86 Before leaving this point, I should note another aspect of it, which emerged from the evidence of Mr Jephcott of Merrill Lynch and was taken up in the plaintiffs' closing submissions. Mr Jephcott was very actively involved in providing specialist financial advice to the board during and in preparation for its meeting of 3 September 1999, and in the subsequent drafting of the 6 September Materials. He said his advice to the board was that the Parmalat Proposal could not be assessed because of the absence of financial information about Pauls and the lack of any opportunity to conduct due diligence investigations. I accept that he gave this advice to the board. However, for all their attacks on the Parmalat Proposal, the 6 September Materials do not assert that the Proposal cannot be assessed due to lack of information. Instead, the reader is told that the valuation approach is defective and the Parmalat Proposal is highly conditional. It may be that a critique of the Parmalat Proposal based on the proposition that there was inadequate information about it, would not be appealing to the authors of the 6 September Materials. Parmalat might respond by offering access to the information reasonably needed for that purpose, and this would make it difficult to maintain the negative and combative approach which had clearly been adopted in the drafting of the 6 September Materials.
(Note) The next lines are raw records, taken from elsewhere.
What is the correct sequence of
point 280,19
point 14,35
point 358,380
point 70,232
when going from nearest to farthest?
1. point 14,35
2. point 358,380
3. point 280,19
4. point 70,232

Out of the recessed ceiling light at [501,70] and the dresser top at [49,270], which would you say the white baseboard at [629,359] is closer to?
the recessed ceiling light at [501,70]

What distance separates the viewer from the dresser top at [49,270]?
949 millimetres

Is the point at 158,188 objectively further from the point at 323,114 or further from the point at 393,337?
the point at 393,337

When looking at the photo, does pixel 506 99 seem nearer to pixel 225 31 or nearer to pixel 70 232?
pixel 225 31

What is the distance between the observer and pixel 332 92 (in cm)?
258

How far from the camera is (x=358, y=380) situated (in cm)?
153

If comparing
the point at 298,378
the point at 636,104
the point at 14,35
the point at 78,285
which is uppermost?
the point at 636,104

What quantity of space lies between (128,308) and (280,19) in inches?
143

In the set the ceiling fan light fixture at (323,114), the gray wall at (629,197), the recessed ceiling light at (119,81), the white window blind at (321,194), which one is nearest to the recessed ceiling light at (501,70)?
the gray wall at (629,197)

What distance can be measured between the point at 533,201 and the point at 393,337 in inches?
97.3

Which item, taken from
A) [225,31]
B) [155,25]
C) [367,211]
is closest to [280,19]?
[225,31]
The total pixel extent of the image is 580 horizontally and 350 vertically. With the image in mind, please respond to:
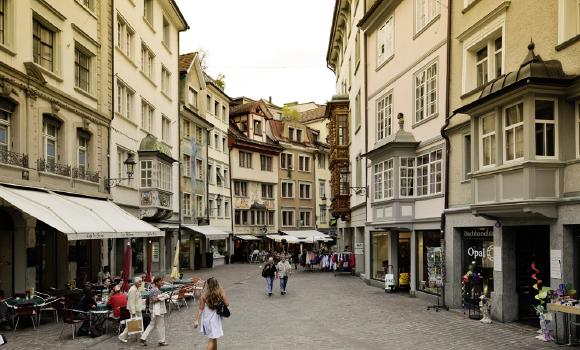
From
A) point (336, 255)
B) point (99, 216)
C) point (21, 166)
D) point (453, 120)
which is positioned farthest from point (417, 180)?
point (336, 255)

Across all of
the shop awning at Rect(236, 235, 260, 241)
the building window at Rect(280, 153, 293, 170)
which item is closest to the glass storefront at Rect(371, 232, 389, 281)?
the shop awning at Rect(236, 235, 260, 241)

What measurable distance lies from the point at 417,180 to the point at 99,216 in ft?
40.1

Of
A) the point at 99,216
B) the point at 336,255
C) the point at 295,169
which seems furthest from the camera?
the point at 295,169

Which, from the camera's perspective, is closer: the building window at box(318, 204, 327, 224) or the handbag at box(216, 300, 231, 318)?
the handbag at box(216, 300, 231, 318)

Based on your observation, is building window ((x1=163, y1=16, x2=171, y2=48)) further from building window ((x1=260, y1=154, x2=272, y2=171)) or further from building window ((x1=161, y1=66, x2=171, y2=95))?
building window ((x1=260, y1=154, x2=272, y2=171))

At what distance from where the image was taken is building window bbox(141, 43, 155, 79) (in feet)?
105

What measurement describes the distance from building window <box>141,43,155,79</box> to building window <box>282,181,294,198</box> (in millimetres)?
31998

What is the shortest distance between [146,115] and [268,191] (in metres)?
30.5

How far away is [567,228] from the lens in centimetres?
1403

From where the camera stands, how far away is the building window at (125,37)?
2777 centimetres

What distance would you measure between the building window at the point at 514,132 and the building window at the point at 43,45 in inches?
582

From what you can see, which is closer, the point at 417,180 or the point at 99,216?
the point at 99,216

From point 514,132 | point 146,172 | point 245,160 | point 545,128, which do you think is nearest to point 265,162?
point 245,160

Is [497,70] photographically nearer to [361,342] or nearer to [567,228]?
[567,228]
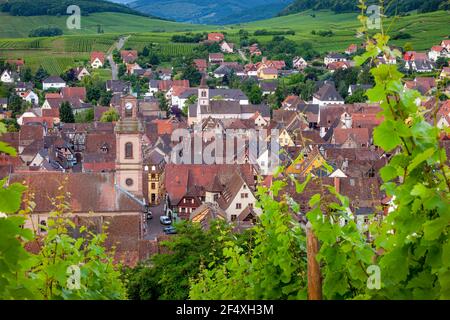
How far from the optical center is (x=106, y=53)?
3932 inches

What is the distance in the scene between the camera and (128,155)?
27.1 metres

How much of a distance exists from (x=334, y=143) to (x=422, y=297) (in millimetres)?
41669

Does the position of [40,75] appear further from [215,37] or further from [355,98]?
[355,98]

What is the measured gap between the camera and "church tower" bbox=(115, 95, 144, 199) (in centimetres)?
2705

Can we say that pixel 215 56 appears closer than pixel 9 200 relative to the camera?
No

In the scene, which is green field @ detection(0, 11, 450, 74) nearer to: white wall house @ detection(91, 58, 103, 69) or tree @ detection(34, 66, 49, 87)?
white wall house @ detection(91, 58, 103, 69)

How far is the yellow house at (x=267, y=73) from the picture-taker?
8662cm

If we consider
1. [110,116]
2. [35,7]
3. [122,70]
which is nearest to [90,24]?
[35,7]

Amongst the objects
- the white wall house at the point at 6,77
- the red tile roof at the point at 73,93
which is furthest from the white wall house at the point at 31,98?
the white wall house at the point at 6,77

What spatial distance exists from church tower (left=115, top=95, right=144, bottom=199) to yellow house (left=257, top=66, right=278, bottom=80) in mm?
60051

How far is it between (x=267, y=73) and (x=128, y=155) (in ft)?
202

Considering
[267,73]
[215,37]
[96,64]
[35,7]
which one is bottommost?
[267,73]

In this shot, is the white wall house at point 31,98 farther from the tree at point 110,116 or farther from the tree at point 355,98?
the tree at point 355,98
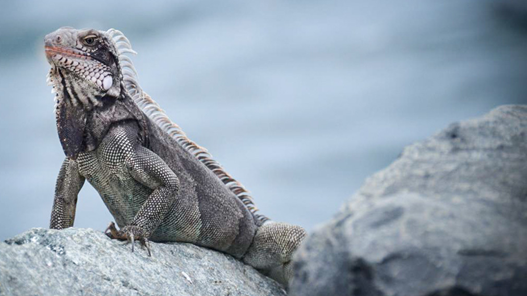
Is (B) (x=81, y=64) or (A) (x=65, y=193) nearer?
(B) (x=81, y=64)

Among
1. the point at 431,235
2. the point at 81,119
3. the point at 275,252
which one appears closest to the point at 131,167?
the point at 81,119

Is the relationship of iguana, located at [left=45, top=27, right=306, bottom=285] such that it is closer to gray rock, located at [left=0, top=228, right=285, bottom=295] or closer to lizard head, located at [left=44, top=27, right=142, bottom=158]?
lizard head, located at [left=44, top=27, right=142, bottom=158]

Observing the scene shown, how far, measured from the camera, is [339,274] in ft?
6.95

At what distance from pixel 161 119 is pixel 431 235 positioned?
13.7 ft

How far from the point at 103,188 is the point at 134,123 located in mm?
654

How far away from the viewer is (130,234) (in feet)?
14.4

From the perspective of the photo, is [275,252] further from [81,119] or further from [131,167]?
[81,119]

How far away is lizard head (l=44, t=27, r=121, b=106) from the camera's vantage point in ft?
14.8

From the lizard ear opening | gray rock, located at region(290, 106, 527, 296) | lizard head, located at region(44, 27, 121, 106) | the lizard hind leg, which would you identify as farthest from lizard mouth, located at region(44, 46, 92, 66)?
gray rock, located at region(290, 106, 527, 296)

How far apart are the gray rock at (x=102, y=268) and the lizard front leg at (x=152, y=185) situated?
209 millimetres

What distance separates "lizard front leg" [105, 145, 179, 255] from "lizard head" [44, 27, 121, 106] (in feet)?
1.99

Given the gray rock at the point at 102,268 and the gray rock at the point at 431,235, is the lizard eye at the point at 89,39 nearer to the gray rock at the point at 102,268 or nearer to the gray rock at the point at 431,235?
the gray rock at the point at 102,268

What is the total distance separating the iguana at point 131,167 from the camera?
182 inches

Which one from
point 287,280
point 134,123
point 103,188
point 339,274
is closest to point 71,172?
point 103,188
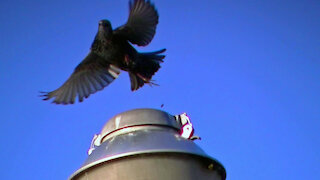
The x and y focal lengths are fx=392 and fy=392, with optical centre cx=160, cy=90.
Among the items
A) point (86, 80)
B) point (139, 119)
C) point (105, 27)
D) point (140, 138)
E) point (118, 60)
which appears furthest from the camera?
point (86, 80)

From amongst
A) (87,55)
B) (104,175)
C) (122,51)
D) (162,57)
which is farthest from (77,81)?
(104,175)

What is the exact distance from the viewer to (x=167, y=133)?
7.02 ft

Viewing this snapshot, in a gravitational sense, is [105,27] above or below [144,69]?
above

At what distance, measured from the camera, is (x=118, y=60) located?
311cm

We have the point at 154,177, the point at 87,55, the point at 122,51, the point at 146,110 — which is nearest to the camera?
the point at 154,177

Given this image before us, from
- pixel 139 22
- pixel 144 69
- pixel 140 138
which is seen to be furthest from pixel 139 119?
pixel 139 22

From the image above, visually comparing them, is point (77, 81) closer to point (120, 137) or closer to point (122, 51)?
point (122, 51)

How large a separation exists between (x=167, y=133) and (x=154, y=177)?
0.31 metres

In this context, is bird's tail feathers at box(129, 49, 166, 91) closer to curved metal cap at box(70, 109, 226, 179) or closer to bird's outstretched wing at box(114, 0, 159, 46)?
bird's outstretched wing at box(114, 0, 159, 46)

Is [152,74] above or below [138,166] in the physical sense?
above

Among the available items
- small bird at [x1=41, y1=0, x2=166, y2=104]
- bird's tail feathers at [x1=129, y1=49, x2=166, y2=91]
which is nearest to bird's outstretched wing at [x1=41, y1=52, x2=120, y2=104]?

But having been advised by Mr Jephcott that there was inadequate information to assess the Parmalat Proposal, it was incumbent on the board either to convey that advice to the members or to reject it on proper grounds. There is no evidence that Mr Jephcott's advice was rejected - indeed Mr Langdon's evidence is that he accepted it. Far from asserting that there was insufficient information to assess the Parmalat Proposal, the 6 September Materials implied that the directors had made a negative assessment of it. By authorising the sending out of the 6 September Materials, Dairy Farmers and its directors engaged in misleading or deceptive conduct in this respect.